第7次エネルギー基本計画の素案は、再エネと原子力の併用を明確にし、脱炭素目標を掲げたものの、評価は賛否両論に分かれています。反原発派からは「福島の教訓を無視」と批判される一方、支持派はエネルギー安定供給や競争力強化を理由に歓迎。
なかなか含蓄のある文章ですね。手段と目標の入れ替わり、と言いますか、そもそも何をしたいか、という点で論理がひっくり返っております。つまり、原発推進派からすれば、脱炭素目標は、原発推進のための格好の手段になるわけだし、反原発派(=自然エネルギー推進派)からすれば、「脱炭素のために」は(事故を起こす原発ではなく)自然エネルギー推進の手段となるわけです。
でもそもそもの目標は、SDGs、つまりはサステイナブル(持続可能)であって、だから温暖化を防止するために炭素消費を減らすべしとなるわけですね。

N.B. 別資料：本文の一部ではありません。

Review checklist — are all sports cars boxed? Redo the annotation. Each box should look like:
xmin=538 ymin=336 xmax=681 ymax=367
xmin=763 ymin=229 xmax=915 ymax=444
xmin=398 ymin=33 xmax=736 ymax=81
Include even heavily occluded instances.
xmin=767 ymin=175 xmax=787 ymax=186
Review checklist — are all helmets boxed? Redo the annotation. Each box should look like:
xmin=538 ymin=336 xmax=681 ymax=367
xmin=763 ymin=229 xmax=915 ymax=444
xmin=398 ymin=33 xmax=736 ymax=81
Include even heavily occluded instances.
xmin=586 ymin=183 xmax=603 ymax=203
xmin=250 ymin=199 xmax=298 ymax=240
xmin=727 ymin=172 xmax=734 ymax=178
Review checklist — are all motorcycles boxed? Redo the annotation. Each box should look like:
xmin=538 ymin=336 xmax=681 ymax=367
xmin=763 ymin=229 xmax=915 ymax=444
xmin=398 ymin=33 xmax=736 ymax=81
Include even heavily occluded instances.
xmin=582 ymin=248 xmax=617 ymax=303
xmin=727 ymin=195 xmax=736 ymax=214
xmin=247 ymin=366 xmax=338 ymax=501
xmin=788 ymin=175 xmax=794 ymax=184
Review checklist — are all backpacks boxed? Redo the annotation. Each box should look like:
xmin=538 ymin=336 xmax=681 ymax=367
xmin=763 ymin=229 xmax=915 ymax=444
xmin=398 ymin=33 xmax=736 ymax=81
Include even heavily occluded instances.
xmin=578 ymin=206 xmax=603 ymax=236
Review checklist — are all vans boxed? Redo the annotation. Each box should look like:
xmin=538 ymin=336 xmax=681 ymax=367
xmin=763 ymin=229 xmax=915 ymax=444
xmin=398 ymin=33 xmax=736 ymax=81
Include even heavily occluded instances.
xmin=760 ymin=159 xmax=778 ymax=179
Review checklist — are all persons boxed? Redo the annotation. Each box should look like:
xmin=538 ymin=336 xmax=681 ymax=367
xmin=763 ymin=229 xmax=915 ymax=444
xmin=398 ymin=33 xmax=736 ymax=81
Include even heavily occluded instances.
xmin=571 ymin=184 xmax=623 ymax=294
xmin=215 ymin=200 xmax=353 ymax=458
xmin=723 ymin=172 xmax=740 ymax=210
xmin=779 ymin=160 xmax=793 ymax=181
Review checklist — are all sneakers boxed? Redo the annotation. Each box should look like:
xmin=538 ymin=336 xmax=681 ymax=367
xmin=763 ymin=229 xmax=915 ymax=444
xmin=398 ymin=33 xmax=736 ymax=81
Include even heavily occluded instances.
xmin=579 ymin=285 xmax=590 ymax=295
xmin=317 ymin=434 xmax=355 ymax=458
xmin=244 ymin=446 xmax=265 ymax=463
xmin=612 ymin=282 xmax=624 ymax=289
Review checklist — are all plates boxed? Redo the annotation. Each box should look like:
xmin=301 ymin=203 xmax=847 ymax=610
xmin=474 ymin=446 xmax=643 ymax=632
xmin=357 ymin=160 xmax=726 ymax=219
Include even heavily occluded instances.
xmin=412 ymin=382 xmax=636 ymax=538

でも今の原発は放射性廃棄物処理のめどが立っていない。炭酸ガスの代わりに放射性廃棄物を蓄積してしまったら、一つの問題が別の問題に置き換わるだけなのですね。
将来の原子炉に小型モジュール炉(SMR)が注目されているのだけど、現在の沸騰水型原発を小型化して安全性を高め、量産によるコストダウンを図るだけではあまり意味がない。高速炉を小型化すれば、燃料を燃やし切って放射性廃棄物無害化の時間も短縮される(10万年→300年?)。六ヶ所村の再処理プラントとドッキングすれば、既存の廃棄物も処理できそうです。
これは一例だけど、そうした長期的なシナリオに依拠して政策を展開するのが本来のSDGsであり、地球温暖化対策のはずだけど、今のエネルギー議論は目先の利益追求に流行の思想をただ利用しようとしているだけ。裏読みすれば賢い人たちなのかもしれないけれど、議論の表面を見る限りでは、単なる愚か者たちの議論のように見えてしまいます。